*Текст*.
= = =
11986
Пехотинцы

Соколов Павел Николаевич

Я родился 10 октября 1925 г. в д. Крапусково Даниловского района Ярославской области. Родители мои были крестьянами, относились к середнякам, у нас была лошадь, корова и овцы. Отец вступил в колхоз в 1929 г., мы все хозяйство сдали в колхоз, мать и отец стали простыми колхозниками. В 7 лет я пошел в школу, окончил 5 классов, начал в шестой ходить, но тут началась Финская война, и нас взяли в ремесленное училище. Там мы должны были проучиться 2 года, но мы не успели полностью окончить все предметы, уже в 1941 г. мы проходили практику на Ярославской судовой верфи и на морском военном заводе. И вот 22 июня я был как раз в родной деревне, где наши мужики строили овощехранилище, было как раз воскресенье, рабочие захотели выпить и искали подростка, чтоб он в магазин сбегал. Вот я и согласился, рюкзак надел и пошел к магазину, который находился в 8 км от нашей деревни, недалеко от него был сельсовет. Как пришел туда, смотрю, вроде так рано, а людей на улице так много, не пойму, в чем дело, тем более что и магазин закрыт. И тут как раз в рупор объявляют, что началась война. Я продавщицу с помощью собравшихся разыскал, она спрашивает: "В чем дело?" Я объяснил, что меня послали за водкой, она отпустила мне. И дальше в деревню я прямо бежал, причем босиком для удобства, все ноги посбивал, ведь новость такая, а мужики там ждут меня. Только я прибежал, а на стройку к ним уже нарочный пришел и даже некоторым принес уже повестки в армию.
= = =
*Записи*.
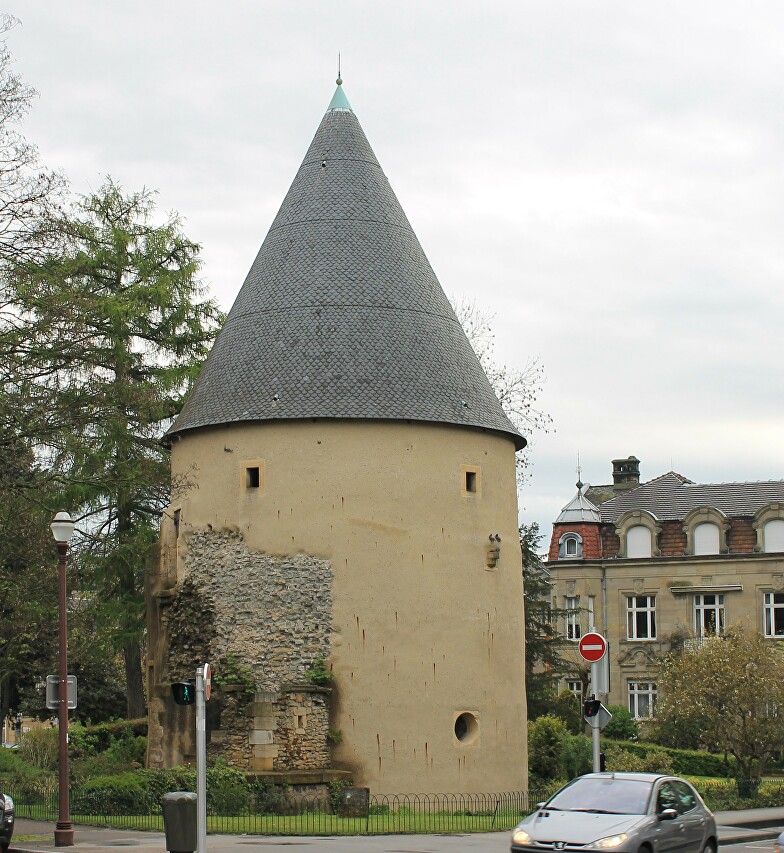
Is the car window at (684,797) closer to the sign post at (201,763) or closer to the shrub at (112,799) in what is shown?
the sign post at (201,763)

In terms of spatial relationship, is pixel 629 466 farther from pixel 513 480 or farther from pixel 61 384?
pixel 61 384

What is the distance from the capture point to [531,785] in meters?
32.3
= = =
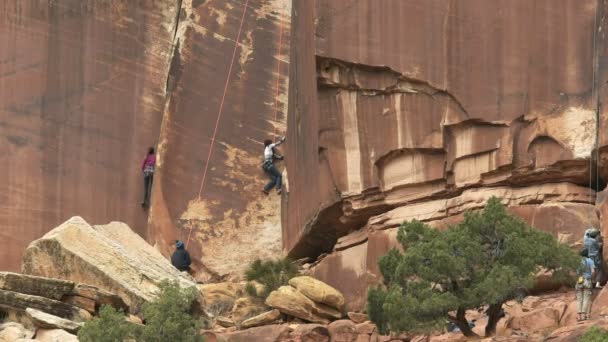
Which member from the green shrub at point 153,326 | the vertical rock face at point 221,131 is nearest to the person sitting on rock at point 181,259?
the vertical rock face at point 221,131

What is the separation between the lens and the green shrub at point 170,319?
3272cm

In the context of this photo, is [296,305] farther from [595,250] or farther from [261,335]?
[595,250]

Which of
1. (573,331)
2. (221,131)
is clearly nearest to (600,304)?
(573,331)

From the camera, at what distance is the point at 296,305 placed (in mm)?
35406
= = =
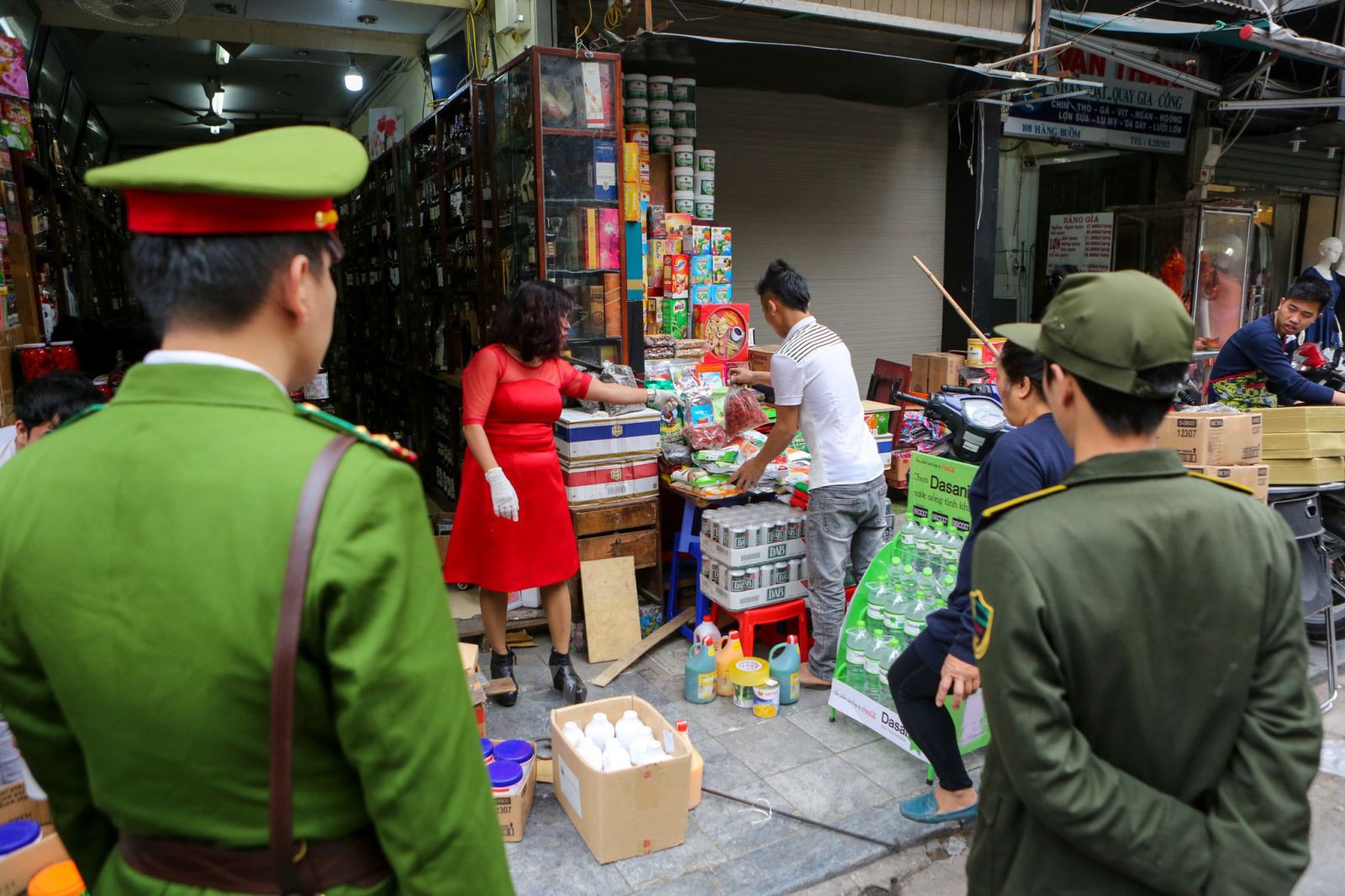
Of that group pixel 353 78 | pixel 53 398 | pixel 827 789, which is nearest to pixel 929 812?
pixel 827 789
= = =
*Задание A*.
Определите, согласуются ли с текстом следующие утверждения: (i) магазин находился в 8 км от деревни; (ii) в школе было окончено шесть классов; (iii) 22 июня была суббота. На каждое ответьте «да» или «нет» и приведите точную цитату из текста, которая это решает.
*Задание B*.
Верните без изменений все строки записей, в которых встречается слово «rock». Регистр букв учитывается.

*Ответ A*.
(i) Да: «который находился в 8 км от нашей деревни».
(ii) Нет: «окончил 5 классов».
(iii) Нет: «было как раз воскресенье».

*Ответ B*.
Which member from the green shrub at point 153,326 | the vertical rock face at point 221,131 is nearest to the person sitting on rock at point 181,259?
the vertical rock face at point 221,131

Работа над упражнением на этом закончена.